Unfortunately, this pattern isn't the norm, and all of us as sales professionals can stop this behavior with some simple planning...to PLAN. Let's discuss some really key principles of planning and allow me to humbly make a few suggestions to dramatically change your effectiveness at work (or home):
- Did you know there are over a thousand scientific studies on the effectiveness of short, simple planning methods? A PubMed search reveals these easily and should be enough for even the most skeptical salespeople to realize there's something actually happening here.
- Planning for your success in work or at home is an age-old concept, going back way before there were personal computers, task managers, PalmPilot's, Day-Planners or even hand-written accounting journals. Planning can be as simple as two things: 1) A little bit of time; 2) a piece of paper and something to write with. With today's modern computerized tools, it makes it even simpler.
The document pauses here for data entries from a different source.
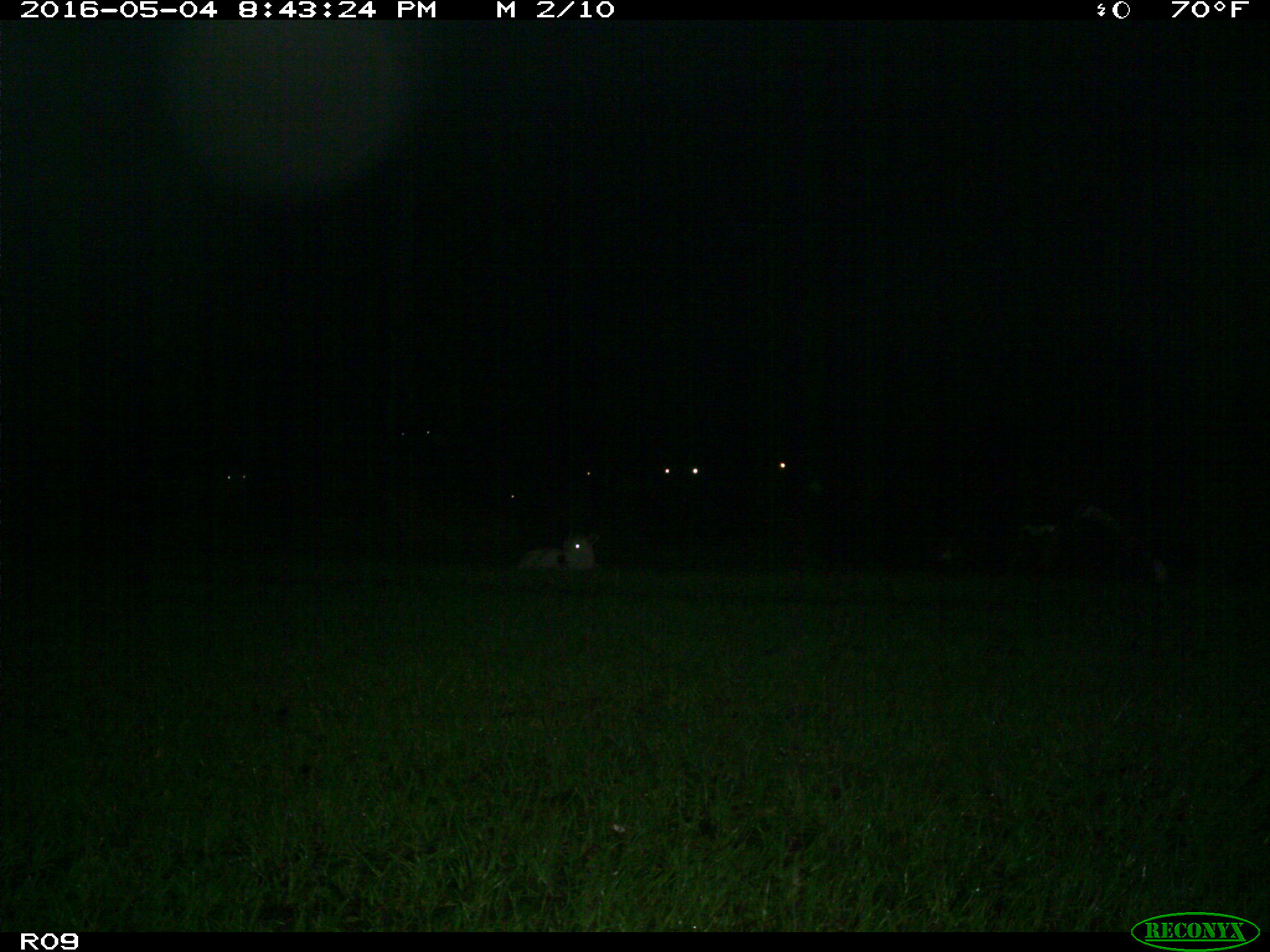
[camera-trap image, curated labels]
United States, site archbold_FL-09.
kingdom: Animalia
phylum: Chordata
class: Mammalia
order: Artiodactyla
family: Bovidae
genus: Bos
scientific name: Bos taurus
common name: domestic cow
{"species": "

- Have you heard this age-old wisdom: Failing to Prepare is Preparing for Failure. True today just as it's always been. If you don't invest time in preparing for your life, it will go wherever it wants to. Sometimes this isn't the best road to travel.
- I believe in the practice of planning for: tomorrow, next week, next month, next quarter, next year and 3-5 year strategic planning. You can do this for your work, but it works wonders for your personal life as well. Need a tool to help? Franklin Covey makes it easy. So does plain-old calendaring (like Outlook).
- The 5/5 Rule for day to day planning. The last five minutes of your work day, stop and plan the next day. What needs to get done? What item has priority over others? What resources will you need to accomplish your daily tasks? The first five minutes of your work day is more of the same. If you invest the 5/5 each day, you'll increase your productiveness about 20%. Pretty sweet for ten minutes.
- Monthly, Quarterly, Annual Goals. These need to be a bit more scripted based on your specific career and job. As salespeople, we can certainly understand what we need to sell for these time-frames but there are other tasks and projects that require more thought. Here's some examples: What career education needs to be accomplished? What books should be read? What training classes do I need to attend? How do I plan to get to a higher compensation model? What requirements need to be met for me to get promoted?
- Three to Five Year Strategic Planning. This is the one that most of us put off. Unfortunately, this type of planning is really some of the most important time-spent to accomplish longer term goals. When I ask sales candidates this question in the interview process, 90% have not thought this through. "Where do you envision yourself in 3-5 years?" I always follow-up with the following question: "What planning are you doing to realize these goals?"
Do more with less. Be more productive. Create efficiency in your sales and personal life. Get what you want by planning it in advance. Take the time today to sharpen Covey's proverbial saw.